--- Begin RECORDS SUPPLIED ---
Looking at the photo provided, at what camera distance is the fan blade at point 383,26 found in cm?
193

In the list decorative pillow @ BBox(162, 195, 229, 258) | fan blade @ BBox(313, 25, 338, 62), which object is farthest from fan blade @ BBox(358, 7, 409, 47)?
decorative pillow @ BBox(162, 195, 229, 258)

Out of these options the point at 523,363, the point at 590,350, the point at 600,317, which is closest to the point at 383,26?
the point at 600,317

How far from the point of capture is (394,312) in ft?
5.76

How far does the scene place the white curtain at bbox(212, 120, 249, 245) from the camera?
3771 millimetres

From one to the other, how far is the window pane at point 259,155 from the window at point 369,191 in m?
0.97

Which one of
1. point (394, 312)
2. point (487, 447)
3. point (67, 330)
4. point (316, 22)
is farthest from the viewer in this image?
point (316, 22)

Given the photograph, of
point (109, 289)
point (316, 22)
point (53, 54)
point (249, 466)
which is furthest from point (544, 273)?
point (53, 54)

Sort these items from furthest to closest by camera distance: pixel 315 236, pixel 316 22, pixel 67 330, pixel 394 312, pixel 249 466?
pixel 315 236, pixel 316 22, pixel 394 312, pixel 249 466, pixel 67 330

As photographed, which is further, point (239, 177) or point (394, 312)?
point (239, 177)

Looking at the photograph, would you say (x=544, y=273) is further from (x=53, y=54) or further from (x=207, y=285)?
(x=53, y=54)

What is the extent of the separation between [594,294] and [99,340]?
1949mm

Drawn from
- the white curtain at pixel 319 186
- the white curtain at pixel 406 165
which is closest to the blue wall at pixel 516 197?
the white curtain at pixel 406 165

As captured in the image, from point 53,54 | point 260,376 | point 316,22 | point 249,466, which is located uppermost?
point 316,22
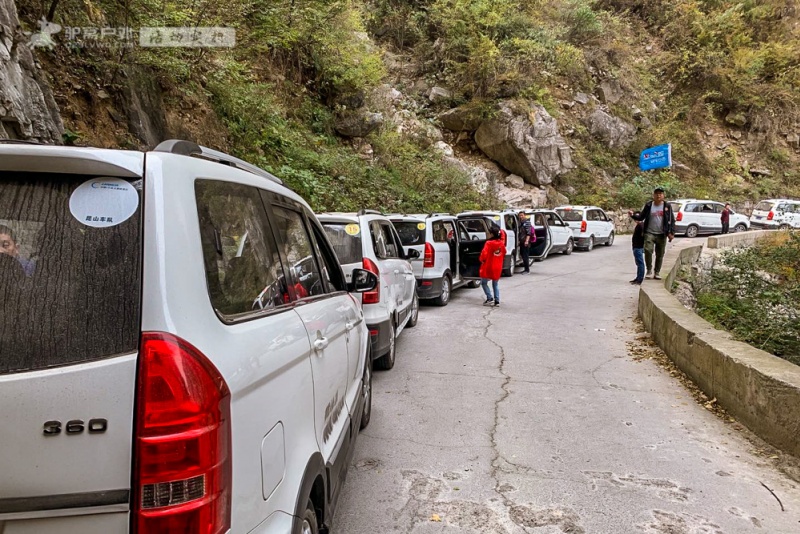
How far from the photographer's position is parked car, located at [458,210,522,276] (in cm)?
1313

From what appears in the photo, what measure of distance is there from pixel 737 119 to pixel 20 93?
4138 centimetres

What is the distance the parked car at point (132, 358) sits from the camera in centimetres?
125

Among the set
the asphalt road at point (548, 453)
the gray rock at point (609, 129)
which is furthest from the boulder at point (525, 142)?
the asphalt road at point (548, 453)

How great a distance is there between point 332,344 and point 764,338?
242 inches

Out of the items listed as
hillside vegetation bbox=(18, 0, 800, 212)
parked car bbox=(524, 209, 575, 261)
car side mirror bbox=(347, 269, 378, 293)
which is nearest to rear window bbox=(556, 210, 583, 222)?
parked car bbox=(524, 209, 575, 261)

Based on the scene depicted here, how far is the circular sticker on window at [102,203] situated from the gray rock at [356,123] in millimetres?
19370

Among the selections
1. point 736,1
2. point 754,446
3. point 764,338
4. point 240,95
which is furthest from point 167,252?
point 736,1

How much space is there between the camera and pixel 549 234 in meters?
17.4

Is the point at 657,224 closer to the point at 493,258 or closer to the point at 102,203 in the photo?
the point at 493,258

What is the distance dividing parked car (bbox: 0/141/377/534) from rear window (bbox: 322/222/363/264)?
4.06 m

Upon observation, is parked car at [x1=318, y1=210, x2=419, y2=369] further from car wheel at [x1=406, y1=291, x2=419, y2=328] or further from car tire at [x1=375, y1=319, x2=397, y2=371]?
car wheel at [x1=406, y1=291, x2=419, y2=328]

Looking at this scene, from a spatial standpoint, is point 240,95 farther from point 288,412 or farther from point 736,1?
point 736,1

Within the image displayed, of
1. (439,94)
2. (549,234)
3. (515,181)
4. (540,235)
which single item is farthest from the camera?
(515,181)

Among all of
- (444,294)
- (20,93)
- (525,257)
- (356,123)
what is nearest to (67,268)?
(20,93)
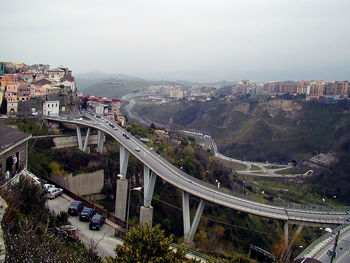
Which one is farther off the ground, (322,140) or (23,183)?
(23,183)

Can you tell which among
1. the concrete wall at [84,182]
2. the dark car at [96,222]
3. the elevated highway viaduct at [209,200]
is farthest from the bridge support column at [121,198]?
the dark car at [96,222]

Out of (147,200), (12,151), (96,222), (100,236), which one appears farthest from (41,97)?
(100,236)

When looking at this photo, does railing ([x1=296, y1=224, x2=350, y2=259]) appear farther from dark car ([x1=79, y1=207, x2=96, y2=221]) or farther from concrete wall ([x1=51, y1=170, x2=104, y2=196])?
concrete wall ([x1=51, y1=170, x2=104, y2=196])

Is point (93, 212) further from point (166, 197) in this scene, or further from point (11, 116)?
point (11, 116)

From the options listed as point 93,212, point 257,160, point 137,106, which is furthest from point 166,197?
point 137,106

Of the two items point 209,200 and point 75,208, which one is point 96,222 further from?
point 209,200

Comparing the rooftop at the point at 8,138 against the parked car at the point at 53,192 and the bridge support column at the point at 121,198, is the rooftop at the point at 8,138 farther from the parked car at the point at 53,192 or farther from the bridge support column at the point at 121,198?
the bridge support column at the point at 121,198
--- End RECORDS SUPPLIED ---
--- Begin RECORDS SUPPLIED ---
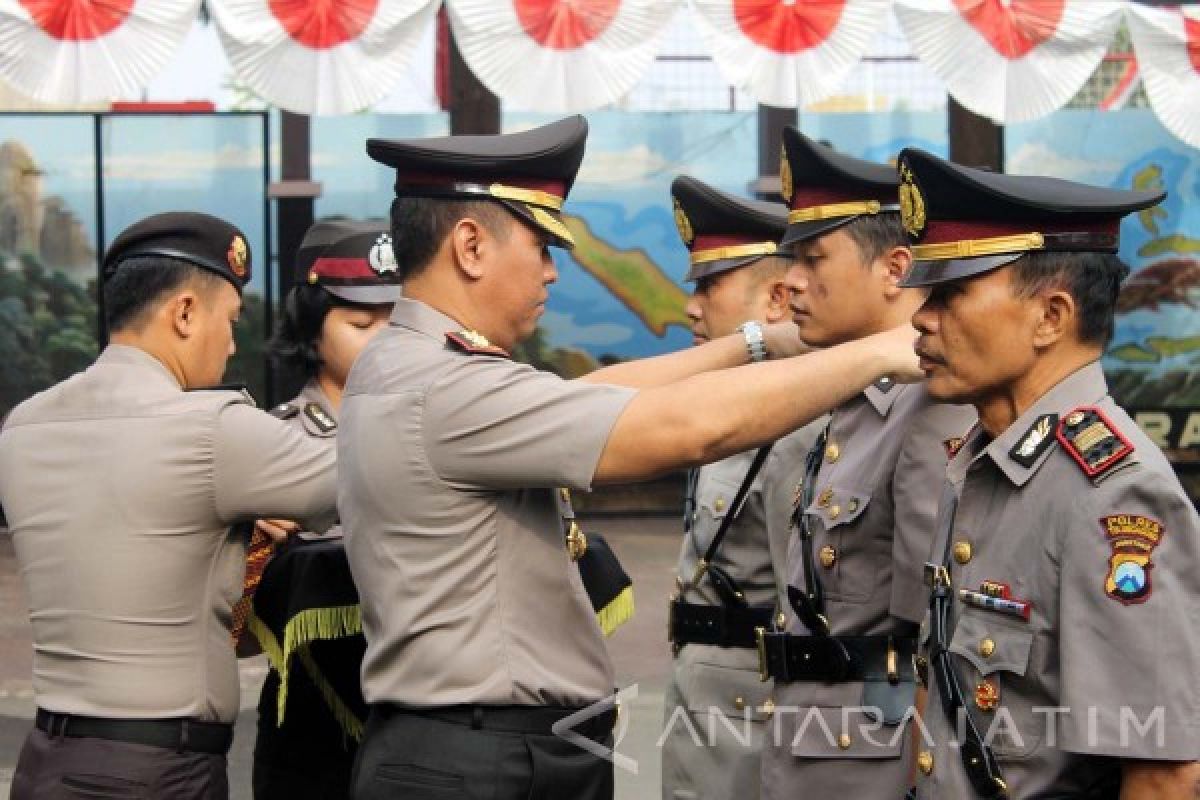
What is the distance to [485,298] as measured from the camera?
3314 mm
--- End RECORDS SUPPLIED ---
*EXERCISE TASK*
Please copy every line of the records above that contains the word "concrete".

*FINISHED ANSWER*
1. the concrete wall at [84,182]
When looking at this photo, does railing ([x1=296, y1=224, x2=350, y2=259]) appear farther from dark car ([x1=79, y1=207, x2=96, y2=221]) or farther from concrete wall ([x1=51, y1=170, x2=104, y2=196])?
concrete wall ([x1=51, y1=170, x2=104, y2=196])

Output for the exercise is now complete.